Les origines du Tai Chi-1

Les mythes, les histoires et la réalité sur les origines du Tai Chi.

origines du tai chi

Mythes et réalité

Les origines des pratiques traditionnelles suscitent généralement différentes histoires, selon qu’elles sont écrites de l’intérieur ou de l’extérieur, qu’elles se fondent sur l’histoire mythique ou bien sur les recherches contemporaines avancées.
Les histoires mythiques véhiculent toujours un sens symbolique ou un message philosophique et du fait de leur caractère plus ou moins merveilleux portent agréablement au rêve.
Elles finissent par s’enraciner dans la culture qui les a vues naître et force répétition, deviennent l’histoire officielle.

La civilisation chinoise a toujours su produire des histoires extraordinaires pour raconter ses grands personnages, ses éléments culturels fondateurs ou l’origine de ses connaissances.
A l’exemple de Fu Hi, qui vit apparaître une tortue magique portant sur son dos les 8 trigrammes du Yi King, de Lao T’seu qui sortit du ventre de sa mère à l’âge de 81 ans avec une barbe blanche et emplit de sagesse ou bien de Yu le Grand qui dompta les eaux ravageant régulièrement le pays, en offrant la moitié de son corps au dieu du fleuve et en créant 5 montagnes sacrées.

Les origines Tai Chi n’échappent pas à cette tradition des histoires extraordinaires.

**CONSIGNE:** D’après le texte sur les origines du Tai Chi, à quel âge Lao T’seu sortit-il du ventre de sa mère ?

**EXTRAIT DE DONNÉES:**

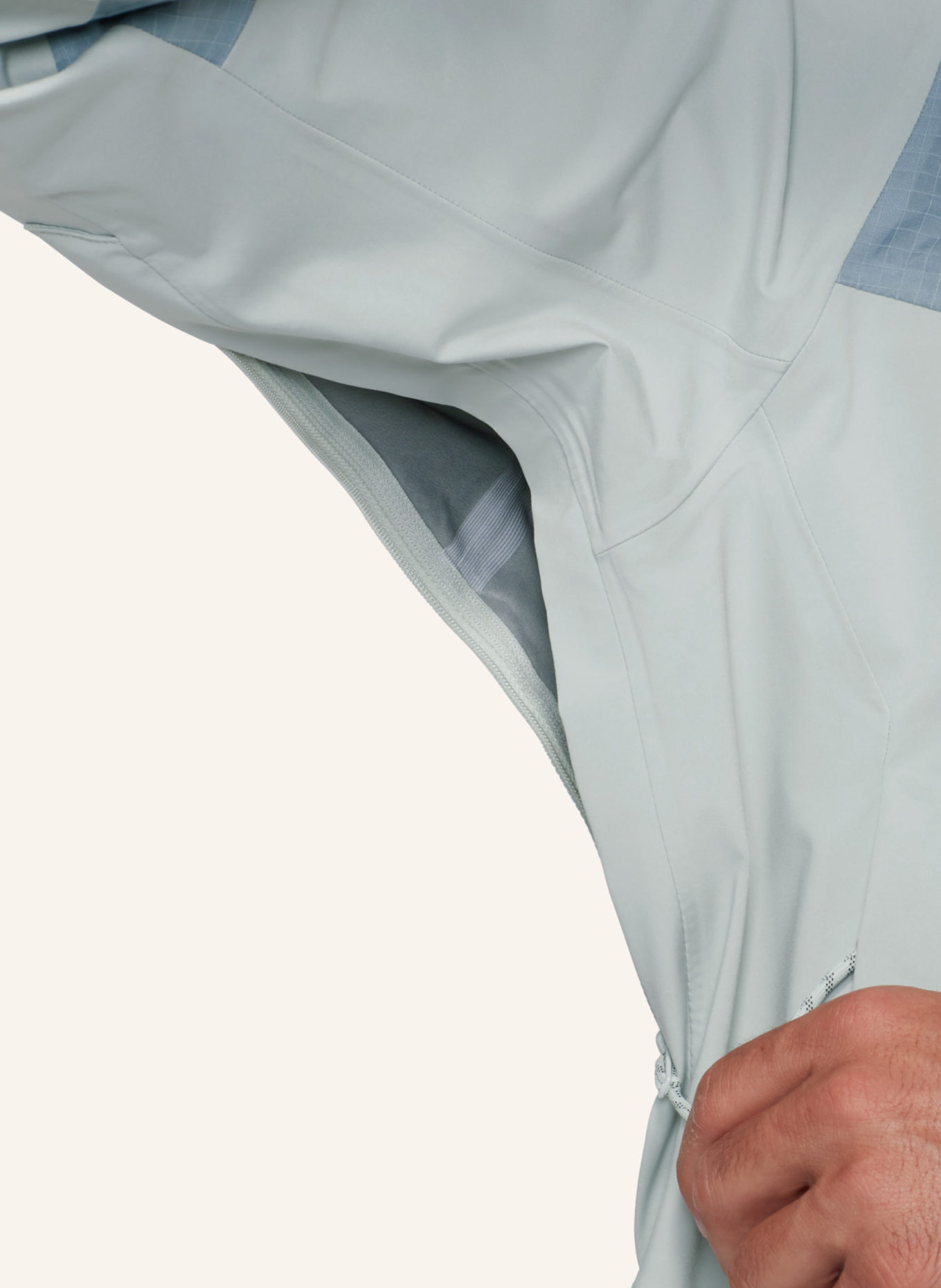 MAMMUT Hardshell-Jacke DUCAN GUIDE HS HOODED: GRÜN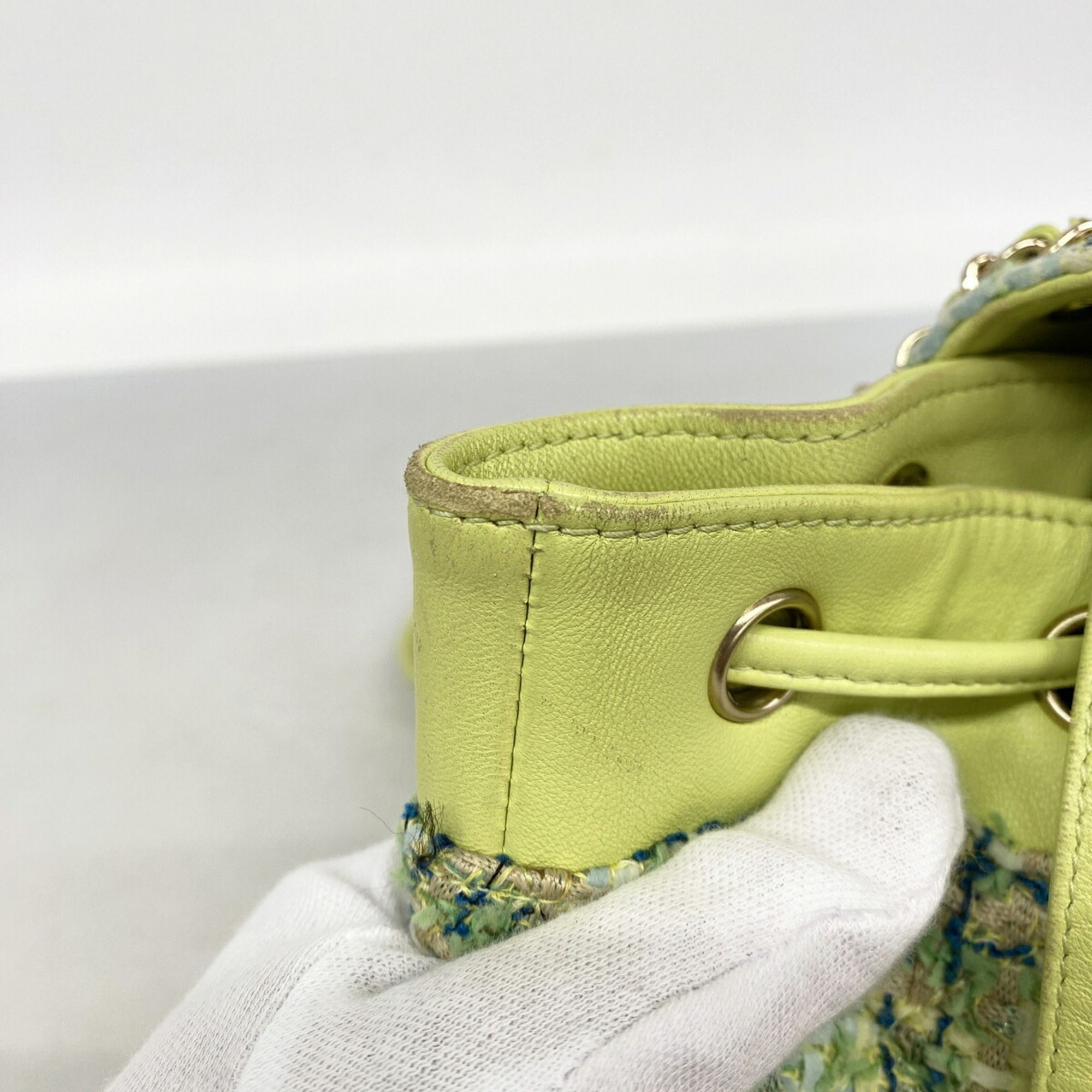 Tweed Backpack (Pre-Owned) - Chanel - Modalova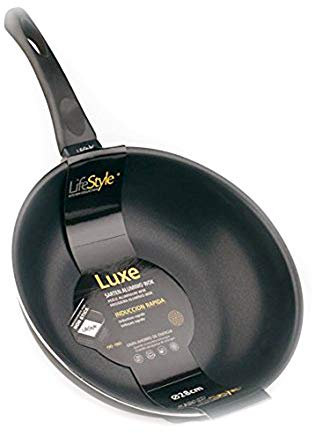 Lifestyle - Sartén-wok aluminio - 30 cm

**RÉPONSE:** À l’âge de 81 ans.